By Jeremy Bauer-Wolf
In an effort to ensure Maryland’s millionaires don’t flee the state for cheaper pastures, the General Assembly approved Thursday a cut to the state’s estate tax.
After spirited debate and a 36-10 vote from the Senate, the bill was sent to Gov. Martin O’Malley, who is likely to sign the bill.
The bill recouples Maryland to the federal estate tax exemptions. The state’s estate tax ceiling would go up incrementally, capping at the federal exclusion level of $5.3 million by 2019. Under current state law, any assets worth $1 million or more are taxed after their owner dies.
State would lose $104 million per year in death taxes by fiscal 2019
Proponents of the bill asserted that Maryland’s wealthy residents are migrating out-of-state to avoid paying the hefty estate tax. Thirty-four states, including Delaware and Florida, have even done away with their estate tax.
The revenue gained from Maryland’s estate tax is a way millionaires “pay it back” to their communities, said Sen. Richard Madaleno D-Montgomery County, in opposition to the bill.
The Department of Legislative Services estimated that in fiscal year 2016, the state would lose $21 million if the bill becomes law.

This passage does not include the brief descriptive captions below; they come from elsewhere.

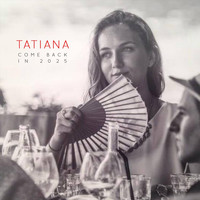 Tatiana - Come Back in 2025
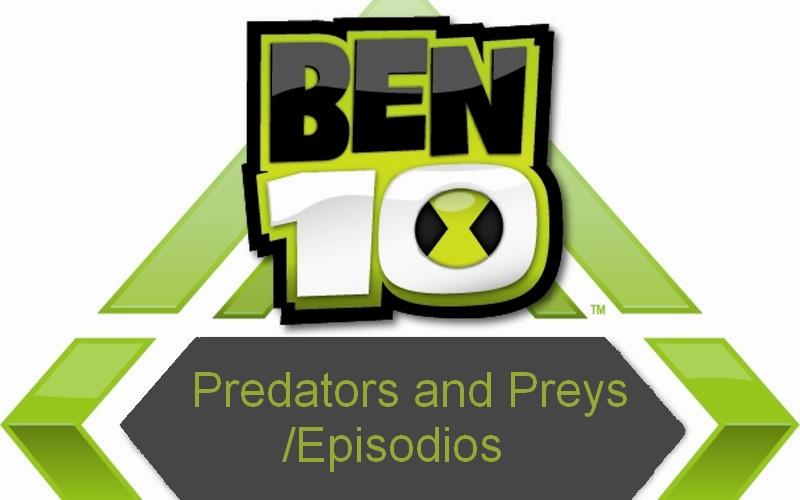 Ben 10 Depredadores y Presas/Episodios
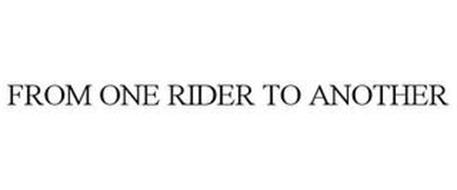 FROM ONE RIDER TO ANOTHER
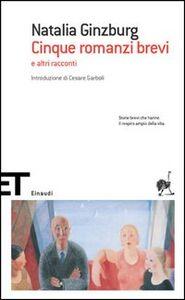 Foto Cover di Cinque romanzi brevi e altri racconti, Libro di Natalia Ginzburg, edito da Einaudi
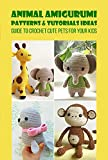 Animal Amigurumi Patterns & Tutorials Ideas: Guide to Crochet Cute Pets for Your...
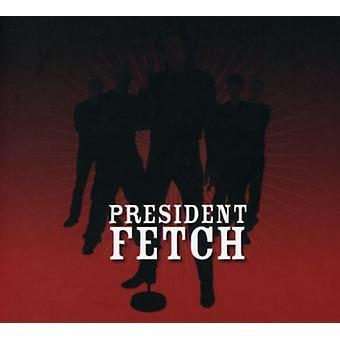 President Fetch - grusomme Beats forsigtigt slumrende [CD] USA import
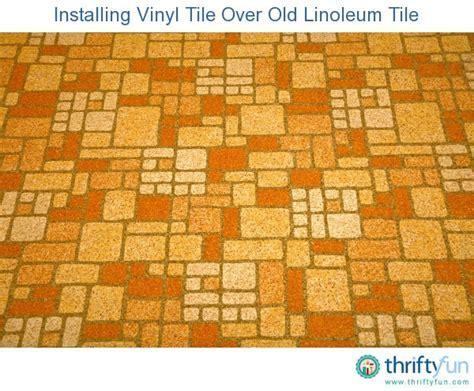 Installing Vinyl Tile Over Old Linoleum   ThriftyFun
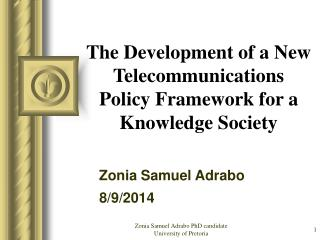 The Development of a New Telecommunications Policy Framework for a Knowledge Society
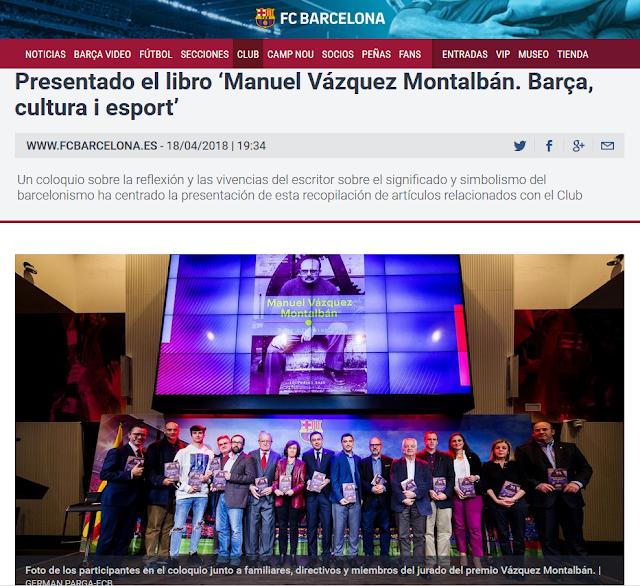 https://www.fcbarcelona.es/club/noticias/2017-2018/presentado-el-libro-manuel-vazquez-montalban-barca-cultura-i-esport
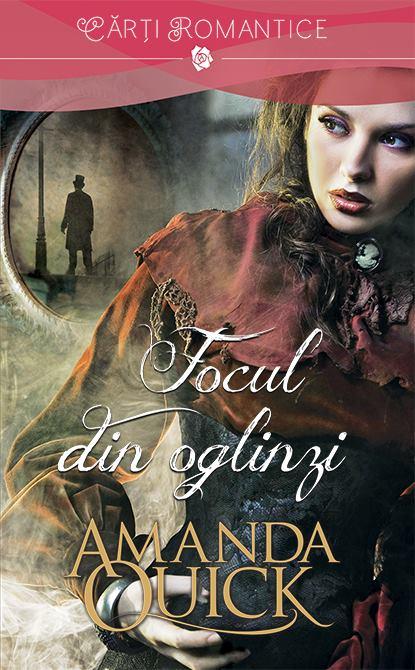 Focul din oglinzi de Amanda Quick-Colectia Carti Romantice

By FY2019, the state would suffer an estimated annual loss of $104 million.
“Right now what I see is too much money, too much of the debate swinging toward the people who have the greatest resources,” Madaleno said. “And people with the least opportunities and the least resources, they get left behind.”
Motives for retirement destinations debated
Prince George’s County Democrat Sen. Paul Pinsky disputed the idea that wealthy Marylanders were leaving the state primarily because of the estate tax.
“We just had 60 days of snow and cold weather,” Pinsky said. “A lot of people when they get to an older age want warmer weather. Many people move south not because of estate tax, but because of warmer weather. No one has shown me, or shown any of us, that people leave because of our estate tax exemption.”
Sen. David Brinkley, R-Carroll and Frederick counties, refuted Pinsky, citing IRS data that suggests Maryland lost a total $4 billion to Florida from 1992-2010.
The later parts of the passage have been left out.